On remplace une obstruction par une autre

Pour compenser ce dispositif très rigoureux pour l'opposition, la droite avait proposé l'introduction de l'article 49-13 dans le réglement: «Chaque député peut prendre la parole, à l’issue du vote du dernier article du texte en discussion, pour une explication de vote personnelle de cinq minutes». Le but était de permettre aux députés voulant exprimer une sensibilité différente de celle de leur groupe de pouvoir le faire hors du temps programmé. Problème: le texte a été mal rédigé et permet de remplacer la bonne vieille obstruction (la montagne d'amendements, rendue impossible par le nouveau réglement) par une nouvelle méthode: l'inscription massive aux explications de vote. Effet garanti: si 100 députés prennent la parole, c'est environ 9h de débat en plus.
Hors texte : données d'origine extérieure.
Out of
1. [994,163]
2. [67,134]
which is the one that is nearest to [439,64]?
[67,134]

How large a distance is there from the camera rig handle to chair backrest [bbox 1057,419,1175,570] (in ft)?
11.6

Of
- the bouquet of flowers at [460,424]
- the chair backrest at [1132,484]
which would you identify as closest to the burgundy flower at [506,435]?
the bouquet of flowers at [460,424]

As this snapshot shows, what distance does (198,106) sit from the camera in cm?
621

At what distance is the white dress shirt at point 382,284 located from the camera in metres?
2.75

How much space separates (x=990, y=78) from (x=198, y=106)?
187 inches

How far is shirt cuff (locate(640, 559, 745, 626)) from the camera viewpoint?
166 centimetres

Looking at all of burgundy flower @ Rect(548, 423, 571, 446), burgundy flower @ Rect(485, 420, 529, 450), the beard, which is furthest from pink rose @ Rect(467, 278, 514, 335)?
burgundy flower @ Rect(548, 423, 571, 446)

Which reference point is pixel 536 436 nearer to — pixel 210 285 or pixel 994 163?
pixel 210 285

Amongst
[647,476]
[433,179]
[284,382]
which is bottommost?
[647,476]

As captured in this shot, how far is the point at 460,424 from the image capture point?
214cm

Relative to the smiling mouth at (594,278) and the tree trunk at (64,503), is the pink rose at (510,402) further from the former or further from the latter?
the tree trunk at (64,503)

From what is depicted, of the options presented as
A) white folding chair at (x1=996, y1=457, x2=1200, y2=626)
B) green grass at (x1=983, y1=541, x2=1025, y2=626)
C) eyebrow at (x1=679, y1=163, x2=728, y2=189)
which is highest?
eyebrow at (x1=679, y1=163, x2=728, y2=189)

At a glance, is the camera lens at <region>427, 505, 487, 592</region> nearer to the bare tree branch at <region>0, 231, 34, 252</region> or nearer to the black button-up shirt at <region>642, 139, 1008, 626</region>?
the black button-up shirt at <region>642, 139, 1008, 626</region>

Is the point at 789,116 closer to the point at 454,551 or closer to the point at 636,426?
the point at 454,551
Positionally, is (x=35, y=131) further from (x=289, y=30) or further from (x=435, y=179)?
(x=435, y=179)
La responsabilité de la gauche est d'avoir voulu s'engouffrer dans cette faille lors du débat sur les retraites. Le but n'était pas tant de défendre les Français (sinon la gauche aurait mieux calculé son coup pour pouvoir parler sur les 2 derniers articles) mais bien de démontrer l'absurdité du règlement Accoyer. On ne retiendra du débat parlementaire sur les retraites que des considérations sur le réglement de l'Assemblée. Et tant pis pour les femmes et les seniors.